**SUPPLIED TEXT:**

Scaling with HAProxy and EC2 Autoscaling groups

Léonard Hetsch
Feb 23, 2017 · 6 min read

AWS EC2 Autoscaling groups offer a very powerful solution to get a pool of machines automatically scaled up or down depending on the ressources needed. Whenever your application needs to handle an increasing number of requests, the autoscaling group will fire up new instances to spread the load on more nodes. As traffic decreases, machines are terminated to avoid having too much unused resources, therefore optimizing your infrastructure costs.

A load balancer is then needed to dispatch the incoming HTTP requests on all the available nodes. The EC2 Elastic Load Balancer (ELB) is used almost every time with Autoscaling because:

  • You don’t have an additional infrastructure layer to manage, as the ELB is working out of the box.
  • It integrates with autoscaling groups without any further configuration. You just have to target the group, and the ELB will automatically spread the load on the group instances.
  • It is cheap (about $0.008/Gb of used bandwidth)

**DATA BLOCK:**
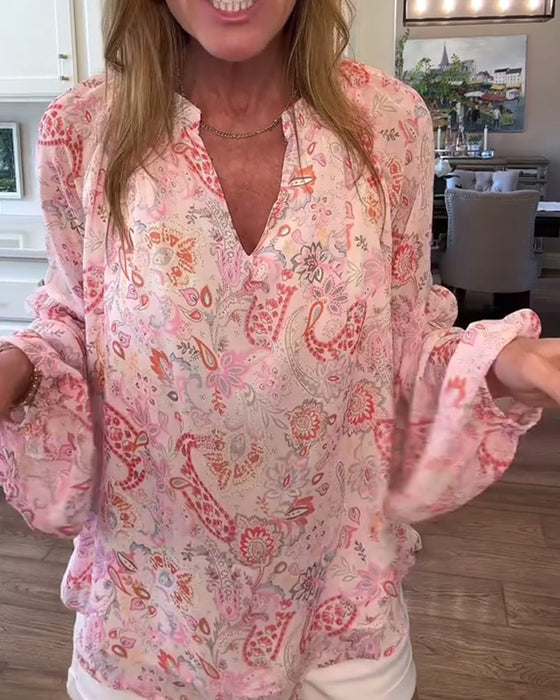 Bluse Med Ballongermer Og Blomstermønster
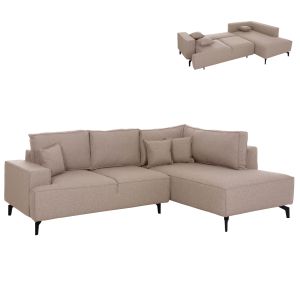 Corner sofa bed with storage space Saffira HM3303.03R beige fabric 270X195X100HCM.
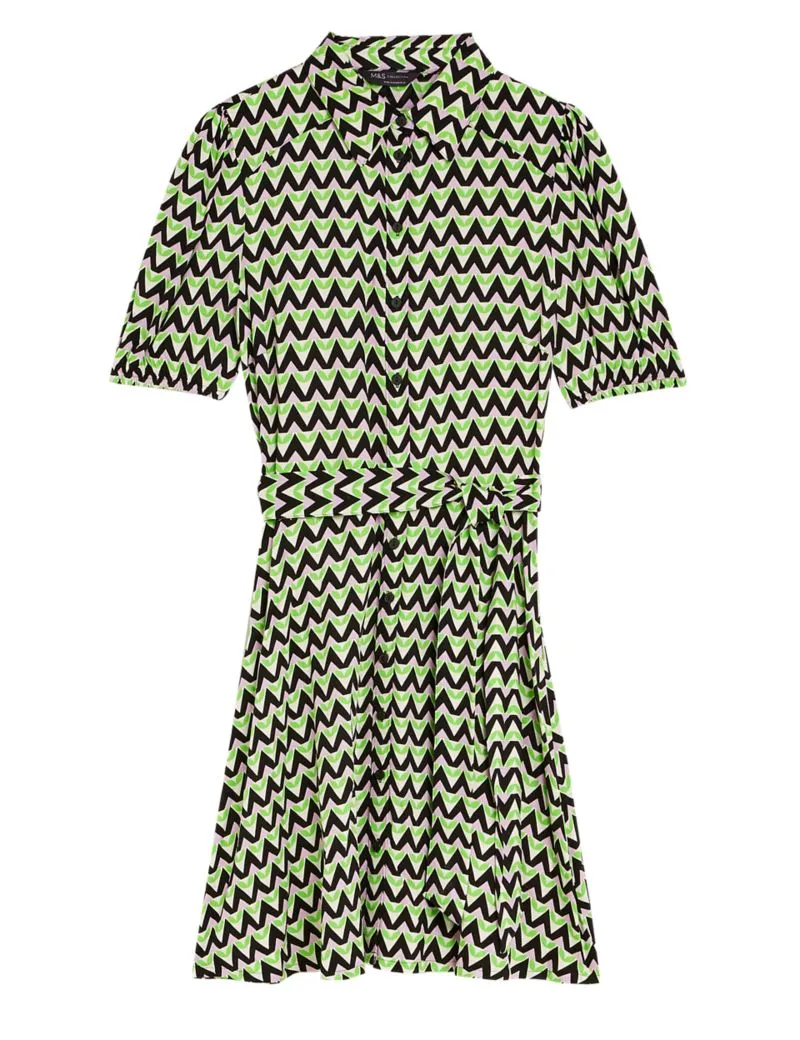 Geometric Belted Mini Shirt Dress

**TASK PROMPT:** List every reason the autoscaling article gives for why the EC2 Elastic Load Balancer is used almost every time with Autoscaling.

**OUTPUT:**
- There is no additional infrastructure layer to manage, because the ELB works out of the box.
- It integrates with autoscaling groups without further configuration: you target the group, and the ELB automatically spreads the load across the group's instances.
- It is cheap, at about $0.008 per GB of used bandwidth.